### Brano scelto
Collet-Serra ci riprova. Così come la "Dark Castle Entertainment", casa di produzione del recente horror americano e padre di memorabili "bidoni" tra cui spiccano "Gothika" (2003) e "
La maschera di cera" (2005), quest'ultimo diretto, guarda caso, dal trentacinquenne regista catalano.
Ci prova invece per la prima volta Leonardo Di Caprio, nelle insoliti vesti di produttore cinematografico, il primo a scommettere su questo thriller familiare dalle venature alquanto horror.
A prima vista "Orphan" ha tutta l'aria della (solita) pellicola che possiede troppe cose già viste, a cominciare dal genere, passando per gli argomenti trattati, sino alle tecniche audio e video utilizzate. Lo capiamo dalla promozione attuata dal film e soprattutto dalla visione del trailer. Insomma, sembrerebbe che non ci sia niente di nuovo in principio.

### Sezione dati
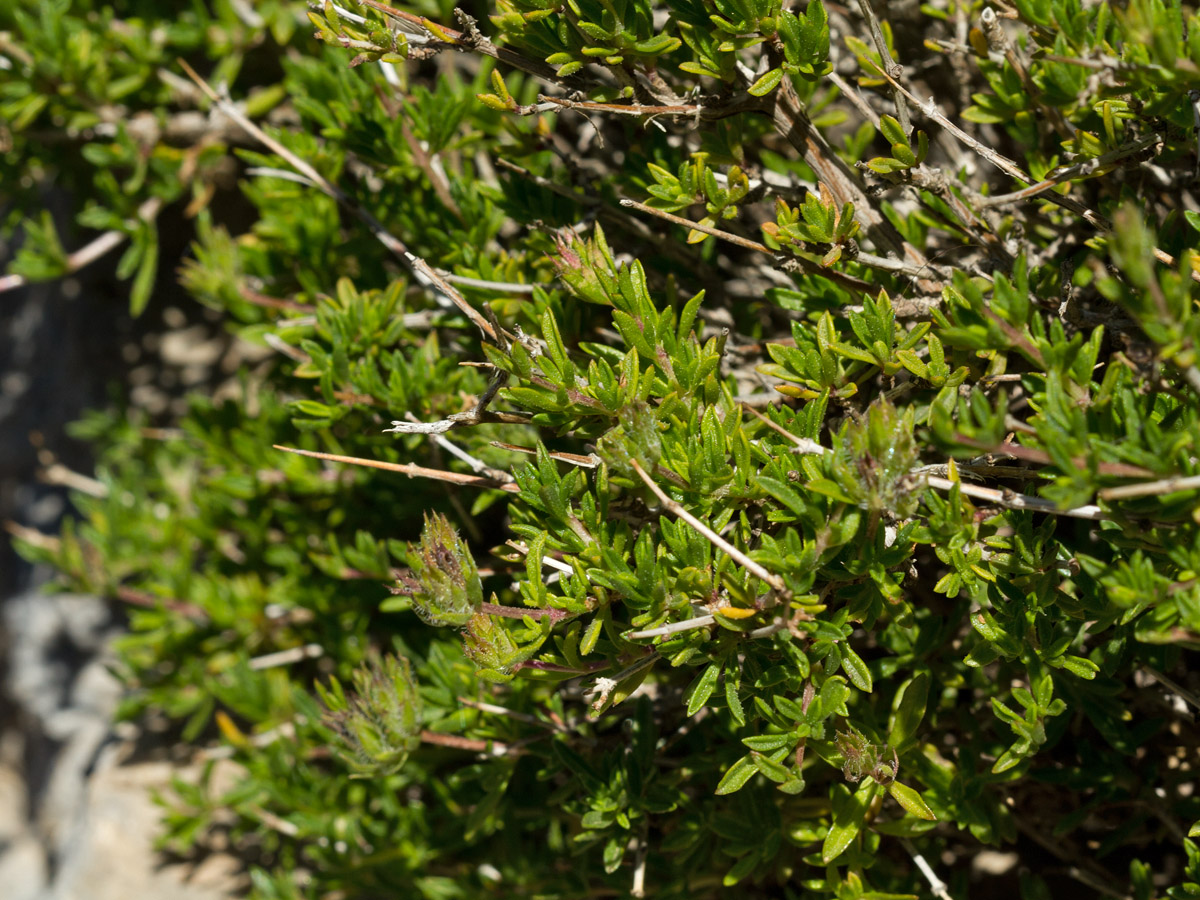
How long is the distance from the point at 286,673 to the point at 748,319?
1635 millimetres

### Completa quanto segue
[A] Spiega in una-tre frasi perché, secondo il brano, a prima vista "Orphan" sembra la solita pellicola.
[B] Ripeti alla lettera la parte del brano che comincia con "La maschera di" e prosegue fino a "nuovo in principio.".

### Risultati finali
[A] A prima vista "Orphan" sembra la solita pellicola perché possiede troppe cose già viste: il genere, gli argomenti trattati e le tecniche audio e video utilizzate. Lo si capisce dalla promozione del film e soprattutto dalla visione del trailer.

[B]
La maschera di cera" (2005), quest'ultimo diretto, guarda caso, dal trentacinquenne regista catalano.
Ci prova invece per la prima volta Leonardo Di Caprio, nelle insoliti vesti di produttore cinematografico, il primo a scommettere su questo thriller familiare dalle venature alquanto horror.
A prima vista "Orphan" ha tutta l'aria della (solita) pellicola che possiede troppe cose già viste, a cominciare dal genere, passando per gli argomenti trattati, sino alle tecniche audio e video utilizzate. Lo capiamo dalla promozione attuata dal film e soprattutto dalla visione del trailer. Insomma, sembrerebbe che non ci sia niente di nuovo in principio.